In the next two sections, I cover two main types of variables, categorical and numeric. The reason for this partitioning is that different measures of center and different measures of spread make sense for different types of data.

Categorical (Qualitative)

Possible values for a categorical variable can be explicitly enumerated. The following are the only possible values of the eye color variable: {blue, brown, green, other}. Since we were able to list out all possible values, eye color is a categorical variable.

The variable car make is also categorical {foreign, domestic}. So is level in school: {freshman, sophomore, junior, senior, graduate}. So is employment level: {unemployed, employed}. So is mother tongue: {English, German, Spanish, Swedish, French, Turkish, Japanese, Chinese, Other}.

Note that these examples have something in common: It does not make sense to talk about distance between the values.

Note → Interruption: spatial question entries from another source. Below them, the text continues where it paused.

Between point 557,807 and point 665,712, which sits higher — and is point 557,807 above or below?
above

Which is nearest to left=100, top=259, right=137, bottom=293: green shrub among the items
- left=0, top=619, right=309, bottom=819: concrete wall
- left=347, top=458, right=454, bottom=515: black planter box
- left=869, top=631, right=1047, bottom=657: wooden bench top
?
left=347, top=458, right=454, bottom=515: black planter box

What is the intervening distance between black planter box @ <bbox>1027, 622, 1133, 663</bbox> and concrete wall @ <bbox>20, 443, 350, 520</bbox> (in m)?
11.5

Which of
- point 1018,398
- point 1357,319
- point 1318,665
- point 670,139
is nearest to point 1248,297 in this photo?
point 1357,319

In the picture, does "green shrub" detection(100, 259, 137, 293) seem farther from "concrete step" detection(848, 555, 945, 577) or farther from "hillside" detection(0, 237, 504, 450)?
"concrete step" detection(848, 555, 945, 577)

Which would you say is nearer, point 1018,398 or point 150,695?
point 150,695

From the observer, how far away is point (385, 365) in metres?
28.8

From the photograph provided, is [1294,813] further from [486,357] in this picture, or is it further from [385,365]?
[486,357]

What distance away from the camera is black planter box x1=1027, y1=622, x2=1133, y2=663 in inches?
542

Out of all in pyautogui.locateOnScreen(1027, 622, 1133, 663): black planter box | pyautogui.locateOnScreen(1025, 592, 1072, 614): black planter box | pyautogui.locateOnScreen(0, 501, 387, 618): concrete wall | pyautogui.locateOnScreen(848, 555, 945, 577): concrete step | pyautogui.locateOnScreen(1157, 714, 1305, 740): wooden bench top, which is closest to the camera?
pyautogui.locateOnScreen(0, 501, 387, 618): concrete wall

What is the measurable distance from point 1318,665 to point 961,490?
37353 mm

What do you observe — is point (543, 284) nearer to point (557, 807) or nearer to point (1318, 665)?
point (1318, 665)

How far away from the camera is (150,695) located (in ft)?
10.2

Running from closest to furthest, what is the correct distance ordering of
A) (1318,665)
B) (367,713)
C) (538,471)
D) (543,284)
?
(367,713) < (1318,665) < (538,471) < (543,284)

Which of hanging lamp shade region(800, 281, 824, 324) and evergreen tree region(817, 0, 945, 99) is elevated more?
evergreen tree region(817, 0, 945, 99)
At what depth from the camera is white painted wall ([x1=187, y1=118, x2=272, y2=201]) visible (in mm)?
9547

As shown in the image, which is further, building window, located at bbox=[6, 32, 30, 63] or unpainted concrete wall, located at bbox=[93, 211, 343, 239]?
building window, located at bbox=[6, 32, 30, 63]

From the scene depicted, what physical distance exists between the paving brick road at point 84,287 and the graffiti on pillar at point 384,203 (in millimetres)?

English minus Turkish is…? The very operation does not make sense. As such, any statistic measured on this data must forgo the use of addition, subtraction, multiplication, etc. of the values. In fact, the only mathematical operation that makes sense is that of counting.

Numeric (Quantitative)

If a variable is quantitative, its values are numbers and those numbers measure something meaningfully. Height is quantitative. Age is quantitative. Temperature is quantitative. IQ is quantitative. Number of hours taken is quantitative. These are all examples of quantitative variables.

Since the measurements are numbers, addition and subtraction make logical sense. One can meaningfully discuss the difference (or distance) between two values. The difference between temperature of 280K and 300K is 20K. The difference between an IQ of 90 and one of 100 is 10. The difference between a person who took 60 hours and one who took 6 is 54 hours. The distance between a person with blue eyes and one with brown eyes is…? I don’t know either. Eye color is not a numeric variable.

Note that not only does subtraction make sense, so does its sister, addition. That fact will be used when determining appropriate statistics to summarize the variable.

Why it Matters

This mini-lecture covered two classes of variables, categorical and numeric. It emphasized that the two types of variables contain different information, which means that different arithmetic can be done for each. Since addition does not make sense for categorical variables, no summary statistic on categorical variables can use addition.

With that in mind, we have the following allowable statistics for each variable type:

	Categorical	Numeric

Measure of Center:	Mode	Mean
		Median

Measure of Spread:	None	Standard Deviation
		Variance
		Interquartile Range

Notice that the statistics for the categorical variables are based on counts. The statistics for the numeric variables include addition and subtraction in their formulas. Why? Because addition and subtraction make sense for numeric variables.

Check It

To check your understanding of this mini-lecture, please classify the following variables as either categorical or numeric. The grey box beneath the variable contains the answer and explanation.

age
Numeric. Because age is represented with numbers, it is a numeric variable.
time of day
Numeric. Because it makes sense to calculate the difference in times (elapsed time), this is a numeric variable.
nationality
Categorical. Because it does not make sense to calculate the difference in nationalities (Welsh − Russian = ???), this is a categorical variable.
car make
Categorical. Because it does not make sense to calculate the difference in car makes (Ford − Toyota = ???), this is a categorical variable.
number of hairs on head
Numeric. Because you are counting something, this is a numeric variable.
amount of money in my wallet
Numeric. Because you are counting something, this is a numeric variable.

That is it. In this mini-lecture, we looked at different variable types. The variable type signifies the information contained in the variable. As such, it determines which summary statistics you can and cannot calculate.